We wrote a phase 2 clinical trial that we’re currently conducting, and we’re also in collaboration with other groups to look at bigger sets of patients with this type of cancer to see if we can develop other markers.
Are there any other related trials looking for biomarkers in this particular cancer type that you'd liek to discuss?
This one is specific for HPV-positive cancer, but we have a second trial that’s looking at all head and neck cancers, and it’s called MiOTOSeq. That trial is looking at genomic markers, meaning patients who have a gene mutated in their type of cancer, and it’s something we can follow or find a treatment for that may not be specific to head and neck cancer.

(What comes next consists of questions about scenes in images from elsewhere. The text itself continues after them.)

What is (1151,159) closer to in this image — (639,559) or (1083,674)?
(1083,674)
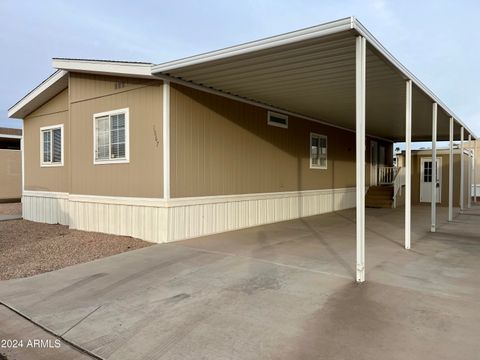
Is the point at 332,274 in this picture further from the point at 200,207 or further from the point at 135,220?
the point at 135,220

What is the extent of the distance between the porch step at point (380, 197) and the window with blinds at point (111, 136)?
10.8m

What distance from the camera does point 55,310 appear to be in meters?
3.97

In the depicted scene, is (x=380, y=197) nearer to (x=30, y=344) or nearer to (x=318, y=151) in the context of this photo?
(x=318, y=151)

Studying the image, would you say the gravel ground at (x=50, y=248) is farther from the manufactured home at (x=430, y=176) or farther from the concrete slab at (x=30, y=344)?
the manufactured home at (x=430, y=176)

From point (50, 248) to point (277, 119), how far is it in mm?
6373

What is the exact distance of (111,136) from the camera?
8156 millimetres

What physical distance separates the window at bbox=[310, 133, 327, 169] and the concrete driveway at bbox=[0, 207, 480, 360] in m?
5.81

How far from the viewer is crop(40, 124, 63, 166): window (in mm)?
10328

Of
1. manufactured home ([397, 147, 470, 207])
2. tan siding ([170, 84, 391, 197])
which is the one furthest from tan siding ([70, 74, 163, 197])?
manufactured home ([397, 147, 470, 207])

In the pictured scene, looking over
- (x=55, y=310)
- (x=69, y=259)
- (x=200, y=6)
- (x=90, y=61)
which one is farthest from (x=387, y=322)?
(x=200, y=6)

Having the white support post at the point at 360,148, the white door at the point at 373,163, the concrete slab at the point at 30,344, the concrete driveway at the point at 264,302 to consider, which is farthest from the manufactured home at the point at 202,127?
the white door at the point at 373,163

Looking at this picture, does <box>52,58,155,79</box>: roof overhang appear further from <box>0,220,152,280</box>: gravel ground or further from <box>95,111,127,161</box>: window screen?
<box>0,220,152,280</box>: gravel ground

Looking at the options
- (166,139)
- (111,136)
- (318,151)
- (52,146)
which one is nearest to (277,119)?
(318,151)

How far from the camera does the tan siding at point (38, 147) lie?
33.3 feet
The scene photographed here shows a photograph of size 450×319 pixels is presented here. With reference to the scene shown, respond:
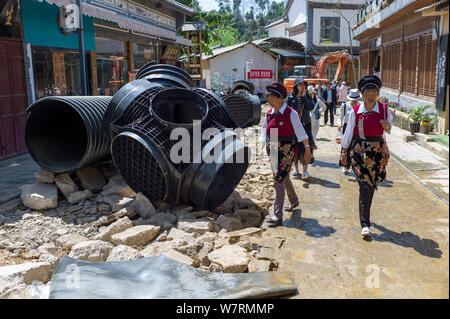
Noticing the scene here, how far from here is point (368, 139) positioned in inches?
185

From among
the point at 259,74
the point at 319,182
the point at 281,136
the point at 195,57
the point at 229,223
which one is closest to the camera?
the point at 229,223

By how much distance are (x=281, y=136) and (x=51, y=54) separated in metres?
7.13

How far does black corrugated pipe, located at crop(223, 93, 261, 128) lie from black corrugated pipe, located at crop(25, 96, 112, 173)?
5891 mm

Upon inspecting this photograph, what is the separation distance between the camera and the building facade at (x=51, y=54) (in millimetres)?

Like right now, there are maybe a dozen drugs approved for head and neck cancer, but there are thousands of drugs out there that could potentially be used in one of our patients, we just don’t know it yet. So the premise of MiOTOSeq is to sequence patients’ cancer genome, find out where the mutations are, and see if there are any druggable targets against this particular cancer—and maybe it’s not even a drug used for head and neck cancer, maybe it’s traditionally used for something else.
What would you like to see in the next five to 10 years in the development of biomarkers in this space?
I would like to see blood-based biomarkers used almost in conjunction with a physical exam to follow cancer patients. If you look at the NCCN guidelines, patients are supposed to be checked every two to three months in the first year. But if they live far away, maybe they could, instead, send a vial of blood every two or three months, and then we can test their blood and see if it’s clear, and we can possibly change how often we see them, or maybe we detect something and bring them in sooner for a scan. A blood test could revolutionize the way we follow patients after treatment and how we scan them, or how we decide which imaging studies to use, based just on a small test.
Are there any major challenges standing in the way of that kind of revolution?
I think that getting large numbers of patients together to do research is always hard. Head and neck cancer doesn’t have as many patients as maybe breast cancer or colon cancer, and so some of these other cancers have already paved the way for this type of research.